The Gabriel Van Helsing of this movie is not to be confused with Abraham Van Helsing, the vampire hunter from Bram Stoker’s novel. This Van Helsing is also a vampire hunter, but that and the name are about the extent of the similarity. Gabriel, for one thing, is a monster hunter and assassin in the employ of the Vatican. Being as he is played by Hugh Jackman Gabriel also has Wolverine-like memory problems and doesn’t really know anything about his own past. We join him at the start of the movie as he is hunting the nefarious Mr. Hyde – who here is a colossal digital creature with the first of a long series of ridiculous accents. (It’s at this point that the LXG vibe really begins to take over.)

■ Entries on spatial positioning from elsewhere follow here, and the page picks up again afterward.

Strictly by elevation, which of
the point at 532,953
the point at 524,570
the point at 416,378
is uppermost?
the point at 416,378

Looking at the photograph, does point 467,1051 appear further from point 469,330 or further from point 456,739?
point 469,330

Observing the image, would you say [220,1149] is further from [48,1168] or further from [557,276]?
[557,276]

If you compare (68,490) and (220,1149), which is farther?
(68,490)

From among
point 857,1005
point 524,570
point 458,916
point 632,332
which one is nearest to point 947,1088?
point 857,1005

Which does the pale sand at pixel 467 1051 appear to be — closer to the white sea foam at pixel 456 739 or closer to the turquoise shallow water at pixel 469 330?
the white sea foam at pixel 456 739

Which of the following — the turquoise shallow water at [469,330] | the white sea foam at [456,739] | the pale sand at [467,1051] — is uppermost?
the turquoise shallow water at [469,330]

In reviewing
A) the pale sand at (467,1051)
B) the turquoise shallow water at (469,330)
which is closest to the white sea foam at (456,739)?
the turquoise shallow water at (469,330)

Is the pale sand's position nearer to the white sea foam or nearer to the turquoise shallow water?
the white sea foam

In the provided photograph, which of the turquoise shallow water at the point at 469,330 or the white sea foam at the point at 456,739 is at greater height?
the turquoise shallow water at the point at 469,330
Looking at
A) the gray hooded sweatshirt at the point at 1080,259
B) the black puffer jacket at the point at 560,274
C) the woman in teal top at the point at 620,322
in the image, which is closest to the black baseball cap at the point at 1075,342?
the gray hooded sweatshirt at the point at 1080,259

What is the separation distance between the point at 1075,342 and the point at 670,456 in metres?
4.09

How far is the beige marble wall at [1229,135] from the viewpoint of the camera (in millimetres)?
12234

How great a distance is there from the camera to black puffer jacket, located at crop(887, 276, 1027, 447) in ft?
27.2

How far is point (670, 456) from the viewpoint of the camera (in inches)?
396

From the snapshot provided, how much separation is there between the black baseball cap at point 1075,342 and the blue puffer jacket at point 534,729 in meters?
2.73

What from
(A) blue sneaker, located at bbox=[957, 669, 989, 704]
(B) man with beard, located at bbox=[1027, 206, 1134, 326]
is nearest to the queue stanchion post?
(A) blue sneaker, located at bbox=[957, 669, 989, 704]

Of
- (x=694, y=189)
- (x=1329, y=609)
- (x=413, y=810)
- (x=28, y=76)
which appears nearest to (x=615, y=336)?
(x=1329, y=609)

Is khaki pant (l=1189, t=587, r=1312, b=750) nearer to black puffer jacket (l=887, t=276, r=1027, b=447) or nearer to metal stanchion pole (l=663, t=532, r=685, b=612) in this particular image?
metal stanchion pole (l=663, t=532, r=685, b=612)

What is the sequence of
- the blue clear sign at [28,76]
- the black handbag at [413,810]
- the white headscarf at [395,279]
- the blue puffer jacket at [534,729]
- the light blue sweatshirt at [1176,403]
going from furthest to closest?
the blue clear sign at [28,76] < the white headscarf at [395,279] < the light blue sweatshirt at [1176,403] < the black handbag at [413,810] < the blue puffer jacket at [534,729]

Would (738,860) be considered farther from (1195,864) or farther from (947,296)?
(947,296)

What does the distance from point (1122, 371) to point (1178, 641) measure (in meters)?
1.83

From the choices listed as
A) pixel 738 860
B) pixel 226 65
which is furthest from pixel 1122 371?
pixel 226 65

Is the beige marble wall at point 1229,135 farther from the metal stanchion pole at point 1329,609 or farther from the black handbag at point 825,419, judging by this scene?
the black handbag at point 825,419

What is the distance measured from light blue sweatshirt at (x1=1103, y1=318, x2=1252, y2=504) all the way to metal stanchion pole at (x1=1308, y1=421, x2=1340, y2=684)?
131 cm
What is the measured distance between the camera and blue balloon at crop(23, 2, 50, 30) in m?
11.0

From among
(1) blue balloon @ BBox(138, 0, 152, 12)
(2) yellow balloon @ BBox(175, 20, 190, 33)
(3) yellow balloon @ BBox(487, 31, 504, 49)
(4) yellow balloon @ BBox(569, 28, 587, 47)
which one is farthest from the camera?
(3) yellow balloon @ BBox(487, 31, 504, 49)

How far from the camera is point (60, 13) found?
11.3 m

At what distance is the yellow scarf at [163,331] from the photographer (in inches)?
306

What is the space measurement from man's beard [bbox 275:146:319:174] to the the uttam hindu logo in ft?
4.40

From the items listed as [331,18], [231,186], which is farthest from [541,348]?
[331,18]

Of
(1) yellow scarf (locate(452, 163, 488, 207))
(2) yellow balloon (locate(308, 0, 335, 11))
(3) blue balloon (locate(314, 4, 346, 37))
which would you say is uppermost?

A cardinal in the Vatican City (in Rome according to the title card) sends Van Helsing to kill Dracula. But first Van Helsing has to visit Carl, a sort of medeival Q in his lab where he has all kinds of useful monster-killing gadgets. Carl is played by David Wenham of LOTR and 300 fame who here is the comic relief with his strange accent, shuffling gait and submissive hunched posture. When the two of them reach Transylvania they team up with Kate Beckinsale, who here is NOT a vampire, but is the last living descendant of a long line of gypsy kings who have sworn to kill Dracula. Her brother, it transpires, has been bitten by a werewolf.
The mythology of this movie is a little muddy here. It’s unclear to me just where the werewolves come into things. When I first saw this movie I thought that the curse on the gypsy kings was somehow responsible for the werewolves (since traditionally werewolves are associated in my mind with gypsy curses.) I think that’s not really the case though. Dracula seems to have somehow created the werewolves to act as his servants, or as experimental test subjects for his attempts to us Dr. Frankenstein’s life giving electrical gadgets to bring his vast horde of stillborn children to life. Or something. Maybe it’s not actually SUPPOSED to make any sense. Maybe I should remind myself it’s just a show and I should really just relax.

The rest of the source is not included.